(Beginning of Data in this exercise)
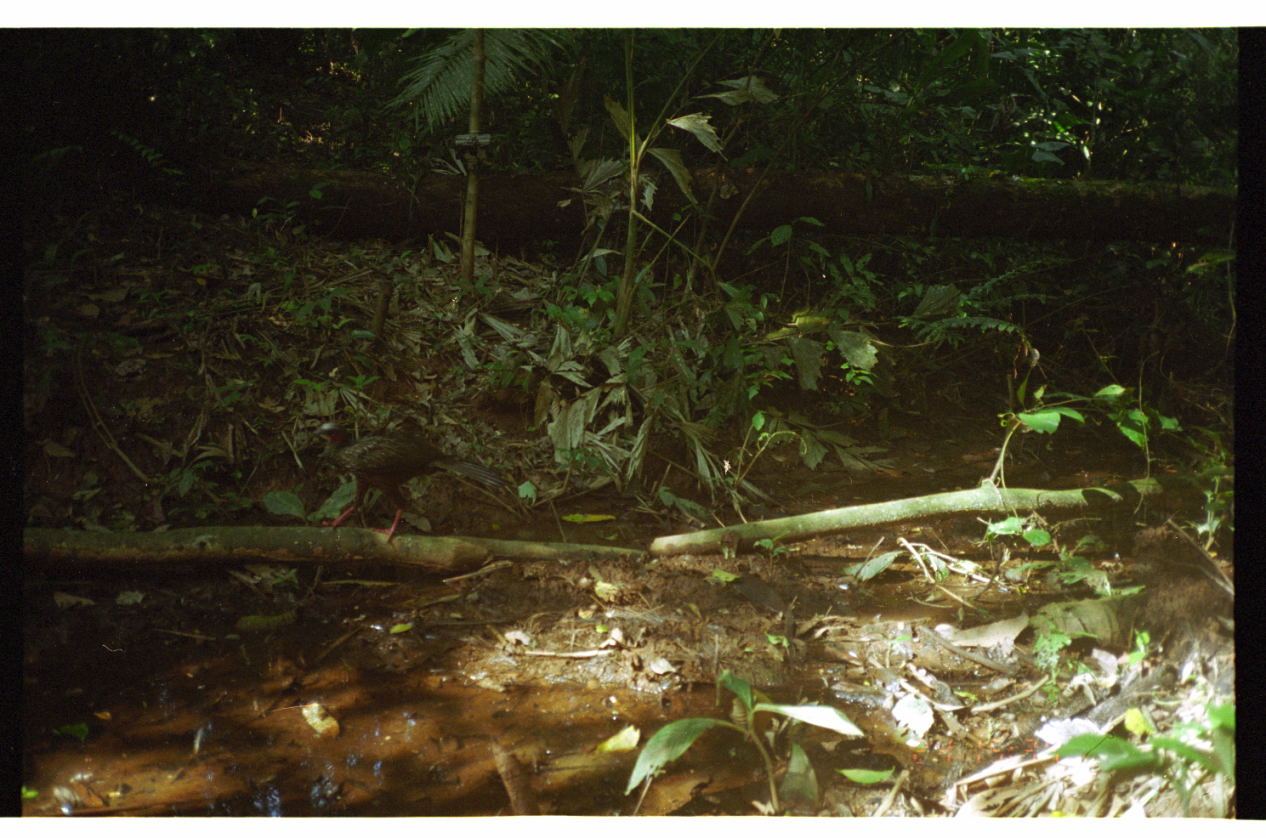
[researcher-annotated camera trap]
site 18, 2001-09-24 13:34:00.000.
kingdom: Animalia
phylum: Chordata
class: Aves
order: Galliformes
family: Cracidae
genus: Penelope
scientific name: Penelope jacquacu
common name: spix's guan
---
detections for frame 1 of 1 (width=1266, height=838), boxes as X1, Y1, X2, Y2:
(End of Data in this exercise)
_Work order:_
Word for word, restate the records shown above, minus the pictures.

_Expected output:_
[researcher-annotated camera trap]
site 18, 2001-09-24 13:34:00.000.
kingdom: Animalia
phylum: Chordata
class: Aves
order: Galliformes
family: Cracidae
genus: Penelope
scientific name: Penelope jacquacu
common name: spix's guan
---
detections for frame 1 of 1 (width=1266, height=838), boxes as X1, Y1, X2, Y2:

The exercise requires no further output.